An economist has described the Eurozone crisis as “really worrying” for developing countries.
One consequence of the crisis is reduced aid: two new reports show that development aid commitments from EU members fell last year.
International investment is also being affected by the ongoing financial crisis. Although Foreign Direct Investment (FDI) inflows rose worldwide in 2011, economic uncertainty is likely to reduce growth in FDI in 2012, according to the UN agency, UNCTAD.
The picture in Africa last year was mixed. FDI flows fell steeply in 2011 in North Africa and in the Democratic Republic of Congo. However, total Foreign Direct Investment (FDI) inflows to sub-Saharan Africa grew from $29.5 billion in 2010 to $36.9 billion in 2011, just below the 2008 peak of $37.3 billion. Much of that increase in FDI was accounted for by South Africa (its FDI went from $1.23 billion to $5.81 billion last year).

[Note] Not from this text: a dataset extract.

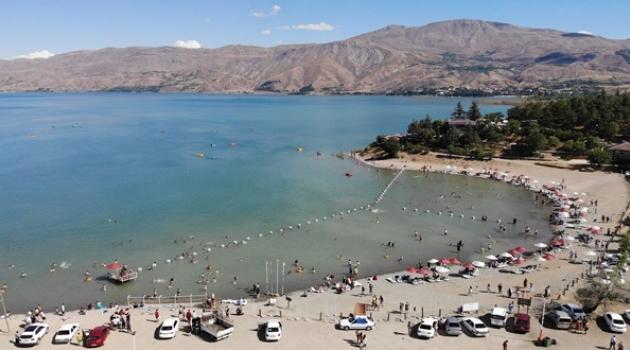 Tatilciler Hazar Gölü'ne akın etti!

Nevertheless, research from the Overseas Development Institute (ODI) suggests that the growth outlook for 2012-13 is weak for African and other developing economies. Exports, investment, remittances and aid are all likely to drop due to the continued Eurozone crisis.
The developing world faces an estimated total output loss of $238 billion, while a 1% drop in export growth could lower growth in poor countries by up to 0.5%, according to the research.
The lead author of the ODI Working Paper, Dr Isabella Massa, said:
“There are three broad ways in which the euro zone crisis will affect developing countries – through financial contagion, as a knock-on effect of fiscal consolidation in Europe to meet austerity needs, and through a drop in the value of currencies pegged to the euro.
“The EU remains the largest single export market for poorer countries, although it is the emerging BRIC economies which are their main source of imports.
“Poor countries are vulnerable to the euro crisis not only because of their exposure (due to dependence on trade flows, remittances, private capital flows and aid) but also because of their weaker resilience compared to 2007, before the onset of the global financial crisis.”
Massa concluded that the current situation is “really worrying for developing countries.”